One suggested usage is deriving information about the focus and specialisms of libraries, by extending library subject metadata using journal/article subject metadata – so identifying the bent of universities through the holdings of their libraries.

Another immediate usage is linking bibliographic datasets of journal articles, to journal issues and journal information found in SUNCAT. Medline is a useful example of dataset that can be integrated – work on Linked, Open Medline metadata happening through the OpenBiblio project.

SUNCAT holds a record for each institution, its library location, and this could helpfully be linked to the OARJ Linked Data for institutions, and the JISC CETIS PROD work collecting different sources of UK HE/FE information.

Sources in SUNCAT may have an OID which could be re-used as part of a URI. Journals both electronic and hardcopy also (though not always) have ISSNs.
There are restrictions on re-use of data licensed from the ISSN Network, but one can get some of it from other sources – CONSER is a North-America-focused example, with a bit of a scientific bent (thus useful for Medline).

SUNCAT uses OpenURL to search for journal articles and holdings data in institutional libraries. Libraries run an “OpenURL resolver” – often with a bit of proprietary software such as SFX – to map OpenURLs to stuff in their holdings. Would be interesting to find out more about the inside of an OpenURL resolver and how useful a Linked Data rendering of it would be…

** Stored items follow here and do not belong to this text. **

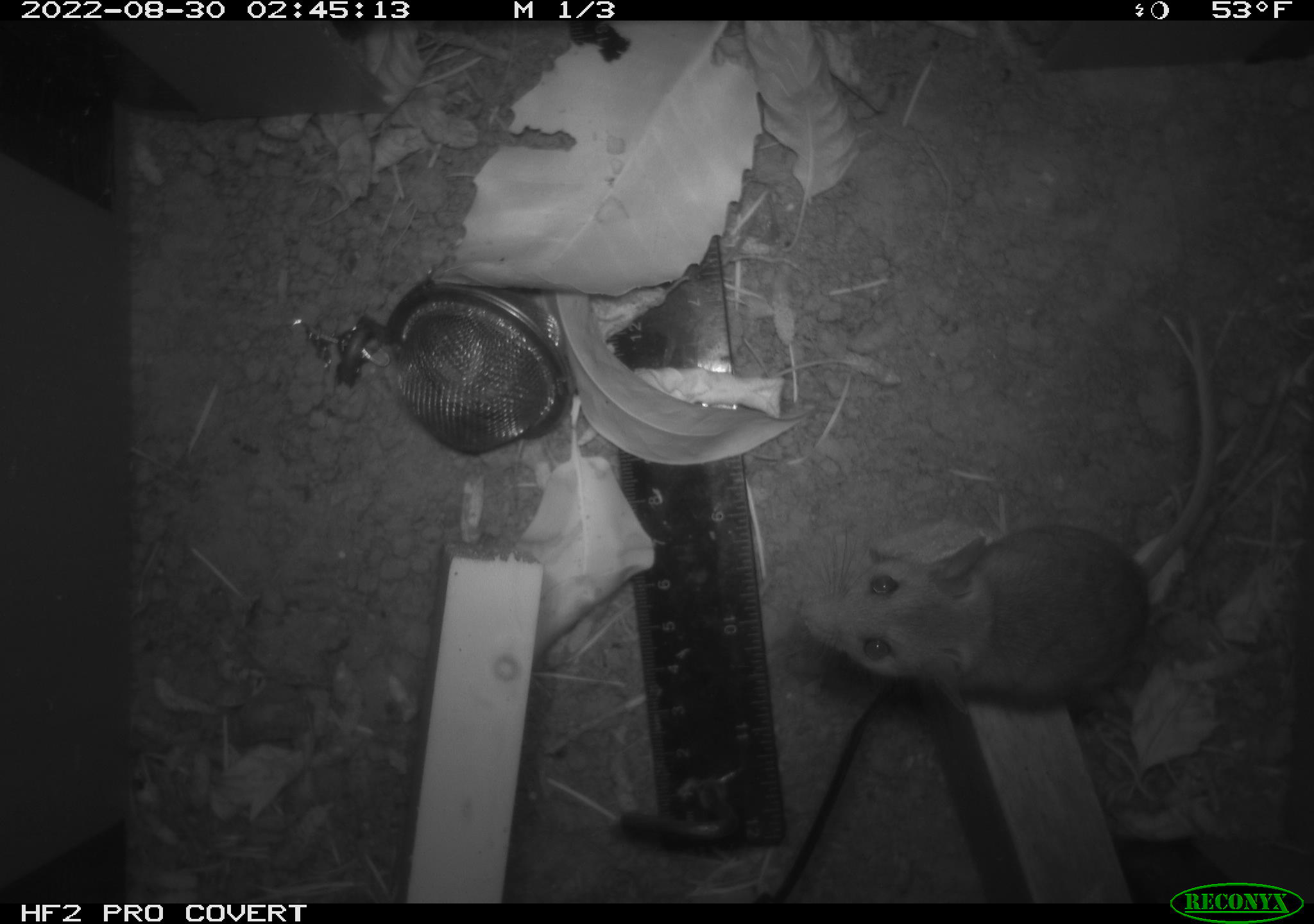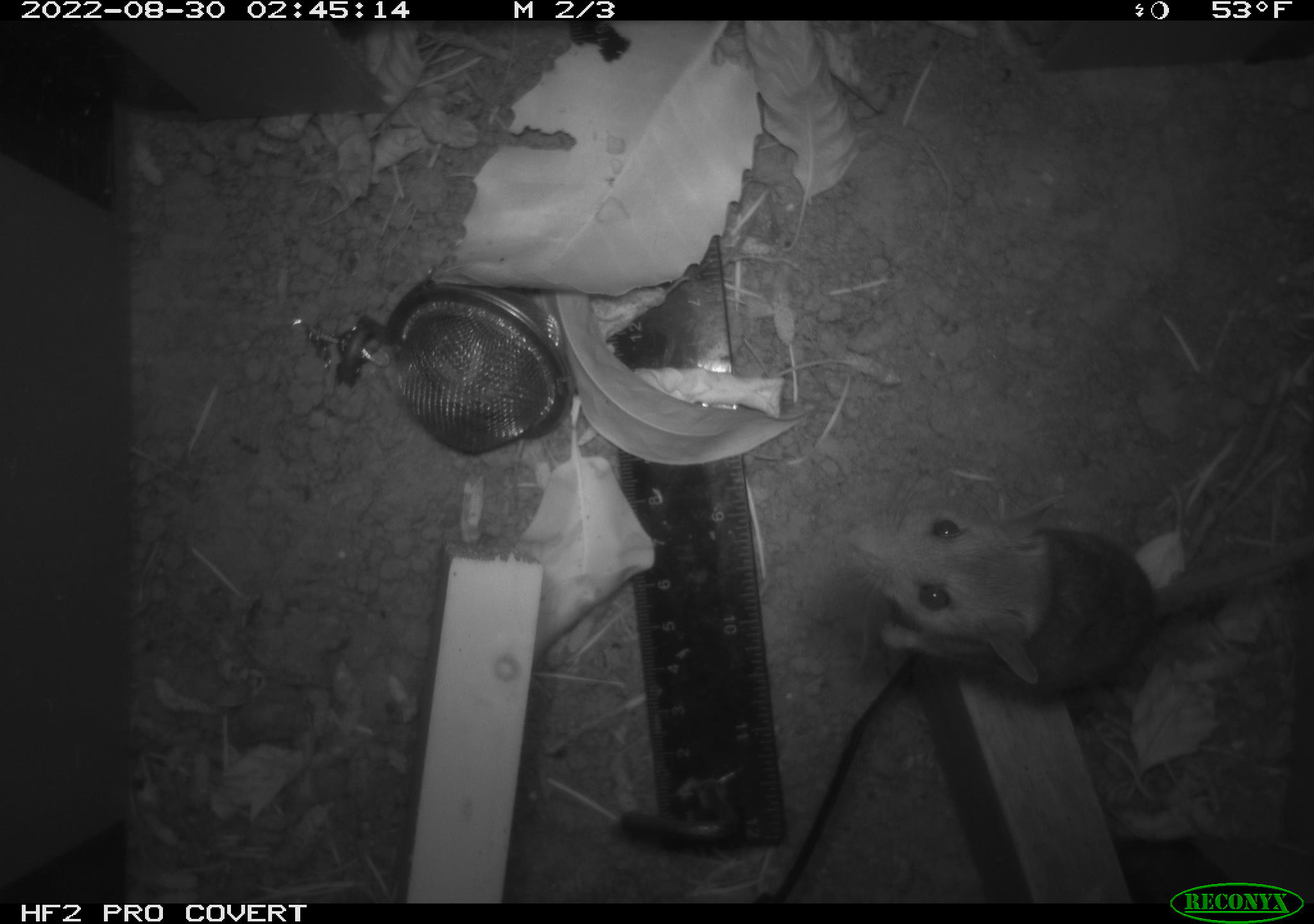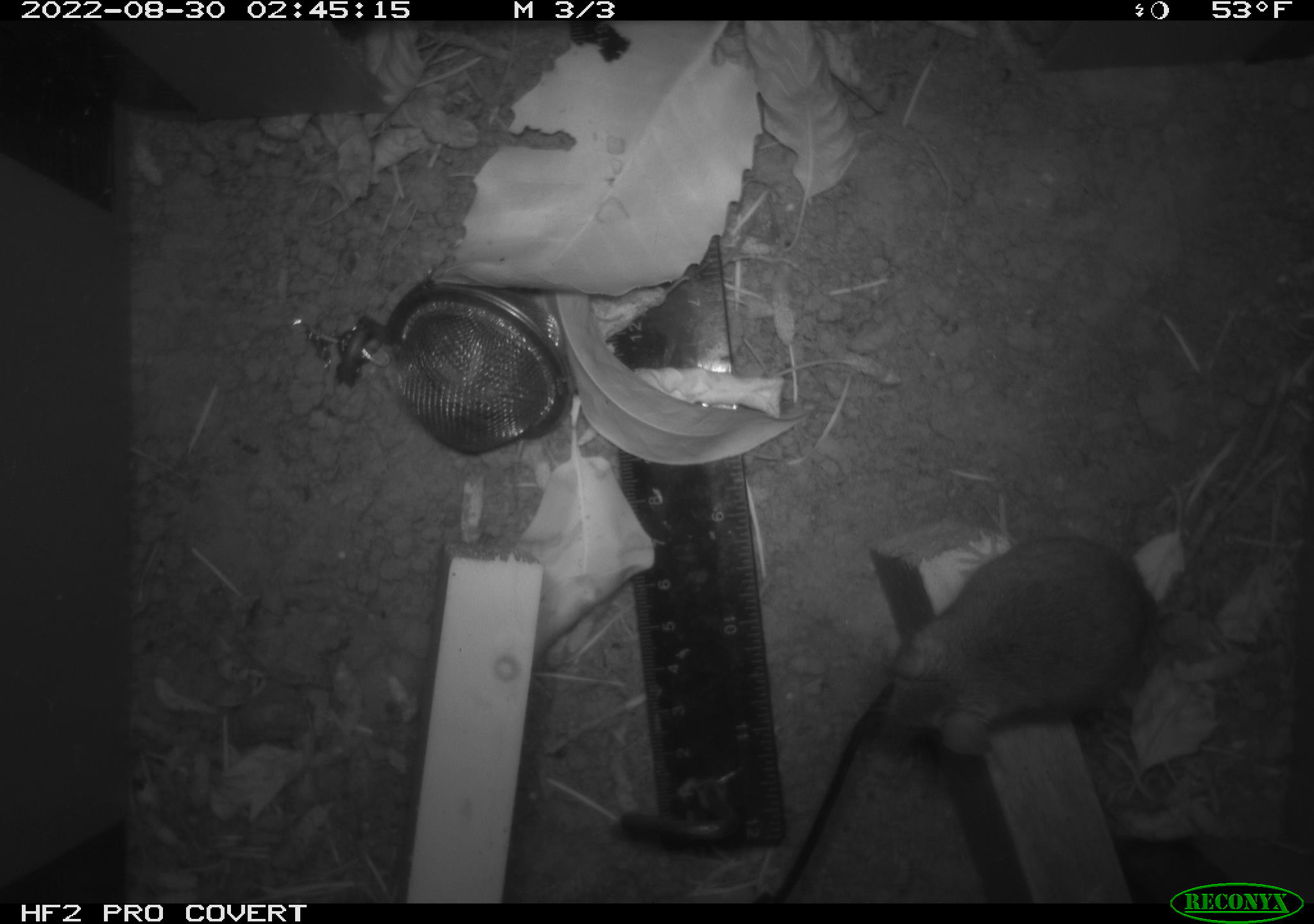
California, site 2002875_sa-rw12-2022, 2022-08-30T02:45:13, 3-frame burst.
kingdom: Animalia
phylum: Chordata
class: Mammalia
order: Rodentia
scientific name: Rodentia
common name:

Surprised to learn that university libraries often don’t maintain their own subscription database; journals are bought in “bundles” whose contents are shifting, and libraries depend on vendors to sell them back their processed catalogue data.

SUNCAT contains a dataset describing libraries their affiliations and locations, held in a set of text files. This would be a good place to start with a simple Linked Data model that we can link up to the outcome of the previous LDFocus sprint, and then work on connecting up the library holdings data.

Starting a separate notepad for SUNCAT links. Should have done this earlier, been busy about the new release of Unlock and the wrap-up of the Chalice project

Preparing for Episode 2: SUNCAT

We’re preparing to start the second Linked Data Focus sprint next week (from May 16th) – working with the developers from the SUNCAT team, who are bibliographic data specialists.

Our notepad from the first sprint has a lot of links to relevant resources – introductions to RDF, tools in different languages, and descriptions of related work around academic institutions and communications.

This presentation by Jeni Tennison from the Pelagios workshop is also worth looking at for sensible advice about taking an existing data model into a Linked Data form. Ian took this sort of approach for the Open Access Repository Junction work – working through the different objects in a relational database model, thinking about how to decorate them with common RDF elements, then creating a vocabulary for the missing pieces. Some of the same questions about publishing and structuring Linked Data should come up; and in the middle of the sprint we’ll hold another Linked Data Learn-in at EDINA.

SUNCAT should have a fair bit more in common with existing Linked Data projects – particularly the JISC-supported OpenBiblio – and we’ll try to make links between SUNCAT-listed publications and some of their metadata. If we can get as far as then linking through to pre-prints in the institutional repositories found in OARJ, then I’ll be entirely satisfied.